--- Text shown ---
Buyers have the additional burden of making sense of a slew of new automation buzzwords. RPA, perhaps tarnished by limited results, is now giving way to catch phrases like "hyperautomation" and "intelligent automation."

I am notoriously buzzword-allergic, but I grudgingly accept these phrases. Why? Because they point to a bigger ambition - end-to-end process automation, rather than the drawbacks of automation silos. But we still need to ask: do these new automation buzzwords signify genuine advances in tech and customer value, or are we putting lipstick on pigs yet again?

We're a long way from RPA - or are we?

That's a cheerful starting point for a virtual sit down with Automation Anywhere CEO and co-founder Mihir Shukla. Given that Shukla has been pressing the automation imperative since 2003, what is his take on this suddenly-crowded market, with everyone from ERP vendors to process automation specialists getting in on the act? Is this a validation of Automation Anywhere's approach, or do we now have a tech bandwagon with too many carnival barkers? Is Shukla feeling annoyed, or vindicated? As he told me:

I think it's a validation of the category and everybody recognizing it. It is immensely helpful. In terms of our commitment to the mission, which is to bring the power of automation to the billion-plus knowledge workers, the fact that everybody talks about it creates an awareness - and emphasizes the need for it. Smart customers will always pick the better solution. So it ends up benefiting us immensely.

--- Prompt ---
In the text on automation buzzwords, since what year has Mihir Shukla been pressing the automation imperative? The data is separate material with no connection to the text.

(Bounding-box data)
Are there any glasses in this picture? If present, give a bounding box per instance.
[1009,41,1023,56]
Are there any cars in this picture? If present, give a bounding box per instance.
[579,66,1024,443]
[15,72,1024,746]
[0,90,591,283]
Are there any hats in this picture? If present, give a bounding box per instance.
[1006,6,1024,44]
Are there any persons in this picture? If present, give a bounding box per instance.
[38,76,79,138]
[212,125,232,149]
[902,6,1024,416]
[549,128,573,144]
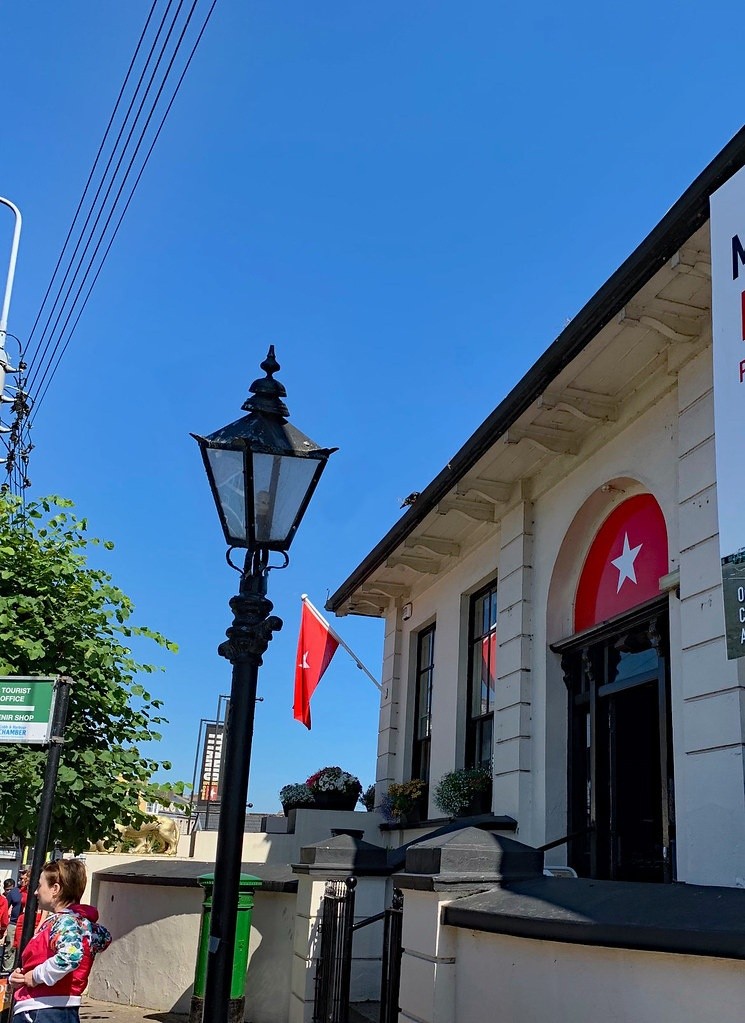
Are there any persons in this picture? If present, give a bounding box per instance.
[0,869,49,973]
[482,633,497,694]
[8,858,99,1023]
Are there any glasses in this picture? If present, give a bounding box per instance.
[51,857,65,885]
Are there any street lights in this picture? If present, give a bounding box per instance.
[186,341,340,1023]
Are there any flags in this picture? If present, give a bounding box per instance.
[292,604,341,730]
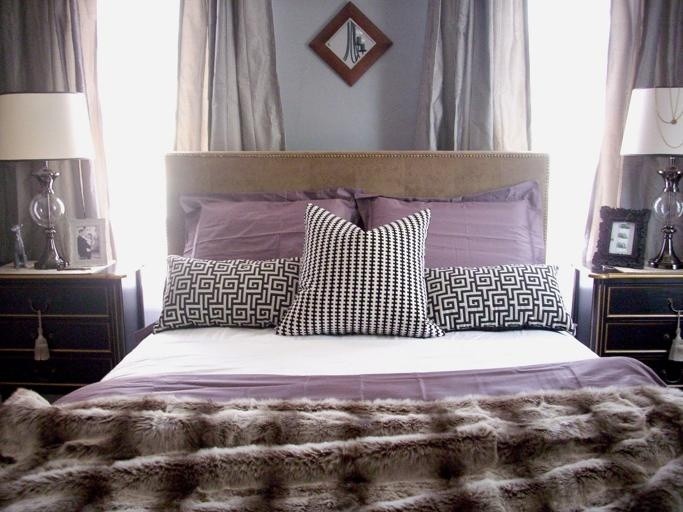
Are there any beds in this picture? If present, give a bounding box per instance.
[0,152,683,512]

--- Finished exercise ---
Since 2003.